**Goal of the exercise**
Pick out each line of the records below that contains the string "wall" and copy those lines.

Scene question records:

= = = =

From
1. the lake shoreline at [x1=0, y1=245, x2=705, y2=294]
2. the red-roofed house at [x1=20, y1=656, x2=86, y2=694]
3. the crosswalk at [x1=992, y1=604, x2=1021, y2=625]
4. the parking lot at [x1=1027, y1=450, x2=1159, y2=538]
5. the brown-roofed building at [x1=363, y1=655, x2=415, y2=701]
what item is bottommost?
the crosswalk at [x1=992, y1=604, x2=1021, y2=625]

= = = =

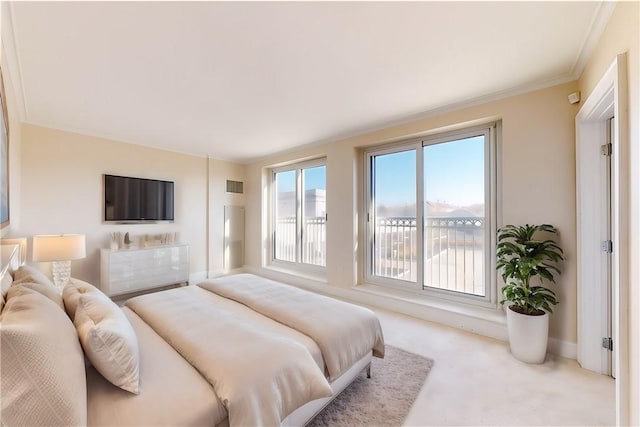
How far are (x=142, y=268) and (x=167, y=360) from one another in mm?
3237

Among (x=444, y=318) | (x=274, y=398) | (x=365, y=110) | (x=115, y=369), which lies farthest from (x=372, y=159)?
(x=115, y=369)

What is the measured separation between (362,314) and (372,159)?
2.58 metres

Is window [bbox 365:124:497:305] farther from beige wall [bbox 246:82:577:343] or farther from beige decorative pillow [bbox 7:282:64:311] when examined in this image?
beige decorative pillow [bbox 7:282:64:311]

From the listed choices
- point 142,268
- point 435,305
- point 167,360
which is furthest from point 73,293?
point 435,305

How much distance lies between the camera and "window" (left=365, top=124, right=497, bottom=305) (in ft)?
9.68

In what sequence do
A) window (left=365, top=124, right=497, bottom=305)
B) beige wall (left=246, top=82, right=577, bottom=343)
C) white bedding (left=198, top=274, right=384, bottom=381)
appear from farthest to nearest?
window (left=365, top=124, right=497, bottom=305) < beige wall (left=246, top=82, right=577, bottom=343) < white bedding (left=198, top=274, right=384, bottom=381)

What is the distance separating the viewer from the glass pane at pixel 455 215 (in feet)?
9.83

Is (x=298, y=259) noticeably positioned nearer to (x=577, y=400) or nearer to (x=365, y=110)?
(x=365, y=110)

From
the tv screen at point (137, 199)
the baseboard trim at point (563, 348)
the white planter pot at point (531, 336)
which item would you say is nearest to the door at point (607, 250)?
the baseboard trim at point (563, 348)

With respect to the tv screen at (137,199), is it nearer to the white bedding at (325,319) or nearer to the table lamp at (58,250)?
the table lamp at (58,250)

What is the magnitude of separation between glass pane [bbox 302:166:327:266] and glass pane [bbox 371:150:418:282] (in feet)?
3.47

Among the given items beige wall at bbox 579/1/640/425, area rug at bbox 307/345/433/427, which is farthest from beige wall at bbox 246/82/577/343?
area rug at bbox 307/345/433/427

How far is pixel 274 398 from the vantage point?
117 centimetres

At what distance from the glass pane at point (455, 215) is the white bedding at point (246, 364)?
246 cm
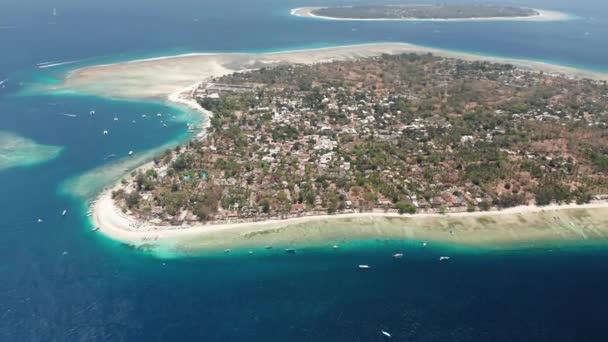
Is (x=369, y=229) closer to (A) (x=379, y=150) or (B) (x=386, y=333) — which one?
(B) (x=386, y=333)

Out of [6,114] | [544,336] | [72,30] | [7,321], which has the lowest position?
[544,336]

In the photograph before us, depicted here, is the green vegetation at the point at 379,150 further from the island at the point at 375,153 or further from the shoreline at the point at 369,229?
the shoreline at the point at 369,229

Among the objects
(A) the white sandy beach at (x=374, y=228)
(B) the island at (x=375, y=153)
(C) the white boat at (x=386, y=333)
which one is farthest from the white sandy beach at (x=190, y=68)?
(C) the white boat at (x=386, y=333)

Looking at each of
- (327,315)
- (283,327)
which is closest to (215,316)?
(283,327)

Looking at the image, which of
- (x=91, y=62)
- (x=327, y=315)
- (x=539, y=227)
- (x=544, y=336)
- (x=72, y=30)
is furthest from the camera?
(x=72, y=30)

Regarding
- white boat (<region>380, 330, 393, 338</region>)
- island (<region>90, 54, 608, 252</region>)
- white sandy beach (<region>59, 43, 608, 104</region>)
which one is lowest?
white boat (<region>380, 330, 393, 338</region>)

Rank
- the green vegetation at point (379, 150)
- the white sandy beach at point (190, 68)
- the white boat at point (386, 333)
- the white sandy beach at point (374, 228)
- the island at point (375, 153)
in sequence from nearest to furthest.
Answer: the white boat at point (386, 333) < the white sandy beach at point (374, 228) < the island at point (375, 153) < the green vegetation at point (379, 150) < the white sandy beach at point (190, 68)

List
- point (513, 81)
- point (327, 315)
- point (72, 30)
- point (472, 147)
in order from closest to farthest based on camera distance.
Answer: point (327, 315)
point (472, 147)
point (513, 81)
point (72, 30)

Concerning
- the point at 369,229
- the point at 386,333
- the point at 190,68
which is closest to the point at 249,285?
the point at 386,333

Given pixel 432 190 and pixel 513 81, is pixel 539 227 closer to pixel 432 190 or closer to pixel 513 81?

= = = =

**Answer to the problem**
Is window [bbox 365:124:497:305] farther from beige wall [bbox 246:82:577:343] or farther from beige decorative pillow [bbox 7:282:64:311] when examined in this image?
B) beige wall (left=246, top=82, right=577, bottom=343)
window (left=365, top=124, right=497, bottom=305) < beige wall (left=246, top=82, right=577, bottom=343) < white bedding (left=198, top=274, right=384, bottom=381)
Among the given items beige wall at bbox 579/1/640/425, area rug at bbox 307/345/433/427, which is farthest from beige wall at bbox 246/82/577/343?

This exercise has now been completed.